Le petit donne un autre coup, plus fort.
Un hurlement déchire le silence.
Pas un appel de meute - celui-ci est rauque, affamé. *Des proscrits.*
Je me mets à courir, mes bottes glissant sur la boue gelée. Mes poumons brûlent. Un autre hurlement répond, plus proche. Ils ont senti mon odeur.
*Idiote.* J'aurais dû masquer ma trace. Mais la fatigue rend stupide.
Les arbres s'éclaircissent devant, révélant un ravin rocheux. Aucun abri. Aucune échappatoire. Je pivote, poignard levé, alors que trois loups émergent des ombres. Leurs pelages sont emmêlés, les côtes saillantes comme des lames. La famine brille dans leurs yeux jaunes.
Le plus grand montre les crocs, la bave dégoulinant. Des Alphas proscrits. Pires que les solitaires - ils chassent par jeu.
« Reculez », grogné-je, un ordre d'alpha tremblant dans ma gorge. Faible, mais ça les fait hésiter.
Le loup dominant se métamorphose. Un homme à la barbe noueuse et aux yeux comme de la viande avariée s'avance. « Jolie chose », grince-t-il. « Elle sent la peur. Et... le *petit*. »
Ses compagnons rient, m'encerclant.
Je serre le poignard. « Je t'égorgerai avant que tu me touches. »

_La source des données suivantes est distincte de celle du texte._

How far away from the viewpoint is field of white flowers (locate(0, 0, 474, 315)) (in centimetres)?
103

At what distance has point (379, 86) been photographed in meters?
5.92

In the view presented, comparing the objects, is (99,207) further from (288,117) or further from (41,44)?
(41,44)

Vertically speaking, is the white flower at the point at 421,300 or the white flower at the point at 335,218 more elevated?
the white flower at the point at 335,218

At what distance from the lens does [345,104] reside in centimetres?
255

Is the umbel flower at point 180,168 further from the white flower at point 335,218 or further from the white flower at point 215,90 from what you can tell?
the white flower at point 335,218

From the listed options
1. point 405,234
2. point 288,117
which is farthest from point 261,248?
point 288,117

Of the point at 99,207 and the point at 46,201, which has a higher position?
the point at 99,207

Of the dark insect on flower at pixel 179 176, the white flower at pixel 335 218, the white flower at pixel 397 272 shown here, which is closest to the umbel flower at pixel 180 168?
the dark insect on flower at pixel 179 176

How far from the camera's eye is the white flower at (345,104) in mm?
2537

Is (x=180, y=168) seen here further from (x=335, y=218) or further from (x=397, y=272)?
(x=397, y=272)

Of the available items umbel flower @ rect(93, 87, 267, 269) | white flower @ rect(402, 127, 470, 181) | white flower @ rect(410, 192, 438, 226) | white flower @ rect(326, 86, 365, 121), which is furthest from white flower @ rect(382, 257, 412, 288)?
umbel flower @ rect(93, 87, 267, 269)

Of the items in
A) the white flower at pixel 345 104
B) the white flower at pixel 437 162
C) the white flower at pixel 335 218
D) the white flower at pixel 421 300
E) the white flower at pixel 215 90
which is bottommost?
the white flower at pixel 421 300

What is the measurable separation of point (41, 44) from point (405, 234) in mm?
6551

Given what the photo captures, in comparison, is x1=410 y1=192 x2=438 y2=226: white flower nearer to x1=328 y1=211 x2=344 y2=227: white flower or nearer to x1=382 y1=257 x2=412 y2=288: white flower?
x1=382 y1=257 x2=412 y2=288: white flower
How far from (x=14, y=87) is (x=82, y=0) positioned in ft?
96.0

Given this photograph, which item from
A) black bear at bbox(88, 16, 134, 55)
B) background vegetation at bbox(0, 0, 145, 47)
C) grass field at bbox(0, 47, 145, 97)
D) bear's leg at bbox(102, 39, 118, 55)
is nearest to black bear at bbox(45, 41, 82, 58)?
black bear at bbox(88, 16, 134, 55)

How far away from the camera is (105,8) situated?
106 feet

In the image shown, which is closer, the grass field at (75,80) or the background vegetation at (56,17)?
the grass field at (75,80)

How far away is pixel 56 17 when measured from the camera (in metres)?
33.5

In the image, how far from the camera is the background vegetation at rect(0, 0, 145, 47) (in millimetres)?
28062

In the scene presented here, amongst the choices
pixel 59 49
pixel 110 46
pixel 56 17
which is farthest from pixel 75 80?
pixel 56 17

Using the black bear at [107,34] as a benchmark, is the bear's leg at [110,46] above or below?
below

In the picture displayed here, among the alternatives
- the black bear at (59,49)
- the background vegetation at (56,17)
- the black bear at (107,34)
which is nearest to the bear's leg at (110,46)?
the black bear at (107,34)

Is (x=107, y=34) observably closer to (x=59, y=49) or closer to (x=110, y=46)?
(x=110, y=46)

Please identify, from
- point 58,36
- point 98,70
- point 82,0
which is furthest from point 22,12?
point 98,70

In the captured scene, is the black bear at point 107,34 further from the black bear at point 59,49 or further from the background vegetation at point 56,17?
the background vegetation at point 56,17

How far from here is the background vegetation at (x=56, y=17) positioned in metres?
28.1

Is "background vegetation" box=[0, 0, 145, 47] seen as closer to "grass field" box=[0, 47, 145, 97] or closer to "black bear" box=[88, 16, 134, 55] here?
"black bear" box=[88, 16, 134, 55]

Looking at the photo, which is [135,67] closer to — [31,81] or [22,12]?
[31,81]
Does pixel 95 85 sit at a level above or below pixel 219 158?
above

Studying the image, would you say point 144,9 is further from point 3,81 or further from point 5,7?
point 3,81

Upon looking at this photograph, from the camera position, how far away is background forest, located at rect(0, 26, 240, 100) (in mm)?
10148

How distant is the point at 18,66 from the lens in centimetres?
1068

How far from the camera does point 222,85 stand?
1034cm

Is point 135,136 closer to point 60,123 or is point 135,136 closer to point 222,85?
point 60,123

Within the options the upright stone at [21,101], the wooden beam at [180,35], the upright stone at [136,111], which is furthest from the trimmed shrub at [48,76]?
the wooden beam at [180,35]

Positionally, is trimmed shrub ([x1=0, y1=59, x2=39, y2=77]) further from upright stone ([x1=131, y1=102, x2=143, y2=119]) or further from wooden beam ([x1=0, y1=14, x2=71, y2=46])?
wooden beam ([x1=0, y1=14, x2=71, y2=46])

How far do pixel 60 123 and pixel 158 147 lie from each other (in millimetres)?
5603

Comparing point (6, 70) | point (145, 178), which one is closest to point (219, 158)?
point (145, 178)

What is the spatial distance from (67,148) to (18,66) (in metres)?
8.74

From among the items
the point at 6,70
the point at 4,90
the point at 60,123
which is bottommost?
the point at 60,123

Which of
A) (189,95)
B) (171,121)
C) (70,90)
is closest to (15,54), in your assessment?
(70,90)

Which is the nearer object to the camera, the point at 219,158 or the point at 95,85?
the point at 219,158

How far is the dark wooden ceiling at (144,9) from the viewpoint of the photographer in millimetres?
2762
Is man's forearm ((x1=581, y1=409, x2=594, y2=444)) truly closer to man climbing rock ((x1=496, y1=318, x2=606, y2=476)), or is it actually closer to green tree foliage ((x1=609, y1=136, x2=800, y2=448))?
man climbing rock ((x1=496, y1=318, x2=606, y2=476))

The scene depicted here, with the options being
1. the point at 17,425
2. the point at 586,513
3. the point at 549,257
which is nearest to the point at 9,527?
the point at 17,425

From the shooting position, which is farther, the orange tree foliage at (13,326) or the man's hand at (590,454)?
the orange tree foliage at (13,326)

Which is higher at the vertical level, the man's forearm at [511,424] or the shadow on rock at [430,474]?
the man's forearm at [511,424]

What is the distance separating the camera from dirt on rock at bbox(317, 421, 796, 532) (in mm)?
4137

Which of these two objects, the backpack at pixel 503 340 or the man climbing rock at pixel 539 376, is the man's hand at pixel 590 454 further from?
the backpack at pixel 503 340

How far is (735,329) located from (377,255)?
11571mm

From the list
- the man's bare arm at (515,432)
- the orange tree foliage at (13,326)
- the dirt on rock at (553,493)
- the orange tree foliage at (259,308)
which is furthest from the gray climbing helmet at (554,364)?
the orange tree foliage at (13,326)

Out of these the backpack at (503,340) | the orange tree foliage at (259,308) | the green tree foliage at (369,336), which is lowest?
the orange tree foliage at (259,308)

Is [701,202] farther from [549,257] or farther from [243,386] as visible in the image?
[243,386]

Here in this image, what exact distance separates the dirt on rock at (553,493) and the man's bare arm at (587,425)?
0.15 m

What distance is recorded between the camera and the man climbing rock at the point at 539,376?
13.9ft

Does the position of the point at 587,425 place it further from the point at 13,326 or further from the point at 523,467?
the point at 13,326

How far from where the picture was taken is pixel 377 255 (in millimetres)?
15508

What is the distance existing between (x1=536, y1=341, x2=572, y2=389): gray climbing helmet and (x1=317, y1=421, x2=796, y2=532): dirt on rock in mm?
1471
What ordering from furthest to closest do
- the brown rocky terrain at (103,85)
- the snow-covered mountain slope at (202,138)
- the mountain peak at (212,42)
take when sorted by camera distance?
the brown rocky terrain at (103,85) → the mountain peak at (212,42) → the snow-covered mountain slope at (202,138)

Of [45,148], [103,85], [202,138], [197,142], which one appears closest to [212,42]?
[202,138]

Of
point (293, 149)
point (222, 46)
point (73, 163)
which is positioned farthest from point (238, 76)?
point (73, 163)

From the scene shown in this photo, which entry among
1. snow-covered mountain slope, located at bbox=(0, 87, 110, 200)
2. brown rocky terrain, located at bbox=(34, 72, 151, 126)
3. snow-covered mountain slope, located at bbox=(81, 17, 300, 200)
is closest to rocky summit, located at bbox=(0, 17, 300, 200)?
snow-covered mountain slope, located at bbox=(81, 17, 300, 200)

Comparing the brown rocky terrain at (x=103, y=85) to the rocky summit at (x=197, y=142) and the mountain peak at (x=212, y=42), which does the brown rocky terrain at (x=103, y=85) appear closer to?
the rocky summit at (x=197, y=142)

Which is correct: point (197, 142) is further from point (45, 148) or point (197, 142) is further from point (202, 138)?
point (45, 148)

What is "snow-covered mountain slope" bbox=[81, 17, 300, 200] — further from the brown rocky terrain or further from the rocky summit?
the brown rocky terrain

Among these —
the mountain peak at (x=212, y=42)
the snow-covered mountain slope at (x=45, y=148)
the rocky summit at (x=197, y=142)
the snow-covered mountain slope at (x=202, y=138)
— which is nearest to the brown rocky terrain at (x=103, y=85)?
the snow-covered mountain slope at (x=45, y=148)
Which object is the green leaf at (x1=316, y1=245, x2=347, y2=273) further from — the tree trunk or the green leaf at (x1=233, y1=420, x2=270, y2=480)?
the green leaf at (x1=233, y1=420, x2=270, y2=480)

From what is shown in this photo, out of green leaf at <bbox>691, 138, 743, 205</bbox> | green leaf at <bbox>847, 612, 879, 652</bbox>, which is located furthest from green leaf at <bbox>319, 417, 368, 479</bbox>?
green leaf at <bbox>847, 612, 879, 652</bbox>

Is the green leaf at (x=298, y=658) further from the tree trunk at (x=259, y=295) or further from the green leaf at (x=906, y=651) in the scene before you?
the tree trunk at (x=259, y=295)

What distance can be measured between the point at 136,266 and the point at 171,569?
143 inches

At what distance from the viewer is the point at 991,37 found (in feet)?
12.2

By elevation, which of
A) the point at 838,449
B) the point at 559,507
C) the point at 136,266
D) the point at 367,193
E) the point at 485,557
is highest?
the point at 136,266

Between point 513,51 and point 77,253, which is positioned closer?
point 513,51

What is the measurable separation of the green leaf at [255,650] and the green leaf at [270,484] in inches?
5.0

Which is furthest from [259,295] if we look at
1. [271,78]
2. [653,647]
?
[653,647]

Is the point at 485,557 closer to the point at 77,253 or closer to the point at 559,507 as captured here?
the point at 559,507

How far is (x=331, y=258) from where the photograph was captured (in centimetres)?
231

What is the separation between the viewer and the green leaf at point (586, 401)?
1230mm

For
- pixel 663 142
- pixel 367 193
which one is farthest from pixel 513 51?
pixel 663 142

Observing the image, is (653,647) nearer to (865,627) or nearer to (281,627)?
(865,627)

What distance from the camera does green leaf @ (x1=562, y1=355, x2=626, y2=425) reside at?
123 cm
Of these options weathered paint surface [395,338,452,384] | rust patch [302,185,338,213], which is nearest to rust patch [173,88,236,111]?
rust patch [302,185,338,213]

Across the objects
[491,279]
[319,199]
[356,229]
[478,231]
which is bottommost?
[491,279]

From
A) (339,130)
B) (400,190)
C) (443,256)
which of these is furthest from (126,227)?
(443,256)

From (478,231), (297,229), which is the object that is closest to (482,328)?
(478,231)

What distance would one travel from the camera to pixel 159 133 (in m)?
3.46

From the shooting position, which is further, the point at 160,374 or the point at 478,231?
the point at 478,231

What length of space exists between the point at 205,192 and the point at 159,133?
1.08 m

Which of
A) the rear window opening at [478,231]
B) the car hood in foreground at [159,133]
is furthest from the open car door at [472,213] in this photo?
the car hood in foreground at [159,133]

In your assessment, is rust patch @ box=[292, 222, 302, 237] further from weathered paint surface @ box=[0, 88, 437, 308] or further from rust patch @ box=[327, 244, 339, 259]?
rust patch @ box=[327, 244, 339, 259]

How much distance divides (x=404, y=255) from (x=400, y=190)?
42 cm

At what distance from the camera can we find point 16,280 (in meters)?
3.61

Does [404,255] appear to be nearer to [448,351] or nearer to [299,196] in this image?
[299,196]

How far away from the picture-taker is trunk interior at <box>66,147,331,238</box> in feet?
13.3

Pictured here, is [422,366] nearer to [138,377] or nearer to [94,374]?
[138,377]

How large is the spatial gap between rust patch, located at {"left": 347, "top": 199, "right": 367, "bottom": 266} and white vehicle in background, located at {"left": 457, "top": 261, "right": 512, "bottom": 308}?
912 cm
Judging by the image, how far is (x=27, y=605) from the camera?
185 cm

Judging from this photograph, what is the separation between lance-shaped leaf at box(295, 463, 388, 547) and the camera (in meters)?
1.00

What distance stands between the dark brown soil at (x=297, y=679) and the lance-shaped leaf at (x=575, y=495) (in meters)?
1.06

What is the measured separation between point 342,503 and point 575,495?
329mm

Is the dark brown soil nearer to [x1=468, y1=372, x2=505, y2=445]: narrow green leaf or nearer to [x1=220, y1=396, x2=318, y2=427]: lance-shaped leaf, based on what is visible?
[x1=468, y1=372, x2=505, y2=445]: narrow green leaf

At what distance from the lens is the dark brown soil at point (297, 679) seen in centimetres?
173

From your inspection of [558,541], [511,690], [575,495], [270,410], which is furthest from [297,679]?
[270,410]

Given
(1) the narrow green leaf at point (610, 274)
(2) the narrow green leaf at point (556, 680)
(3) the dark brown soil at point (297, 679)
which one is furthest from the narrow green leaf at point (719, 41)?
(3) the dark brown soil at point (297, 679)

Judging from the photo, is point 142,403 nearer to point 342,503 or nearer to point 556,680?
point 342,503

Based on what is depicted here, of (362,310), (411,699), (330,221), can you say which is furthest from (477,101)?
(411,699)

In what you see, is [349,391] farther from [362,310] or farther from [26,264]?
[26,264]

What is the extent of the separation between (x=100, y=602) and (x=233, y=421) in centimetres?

Il feinte à gauche. Je frappe, l'entaillant au bras. Il siffle, puis me gifle. Je m'écrase contre un arbre, l'impact faisant claquer mes dents. Le poignard glisse au loin.
« Énervée », ricane-t-il, me clouant avec une griffe à la gorge. « Voyons à quel point tu hurleras quand je- »
Un grognement guttural éclate derrière lui.
Un loup gris massif jaillit des broussailles, lui arrachant la gorge. Du sang gicle sur mon visage. Les autres proscrits fuient dans les bois.
Le loup gris se tourne vers moi.
Je recule en rampant, protégeant mon ventre. « Pitié... »
Il se métamorphose. Une femme, la quarantaine, aux yeux couleur d'orage et aux bras écaillés de cicatrices. Elle crache le sang du proscrit dans la neige. « Tu as de la chance que je déteste les violeurs plus que les traînards. »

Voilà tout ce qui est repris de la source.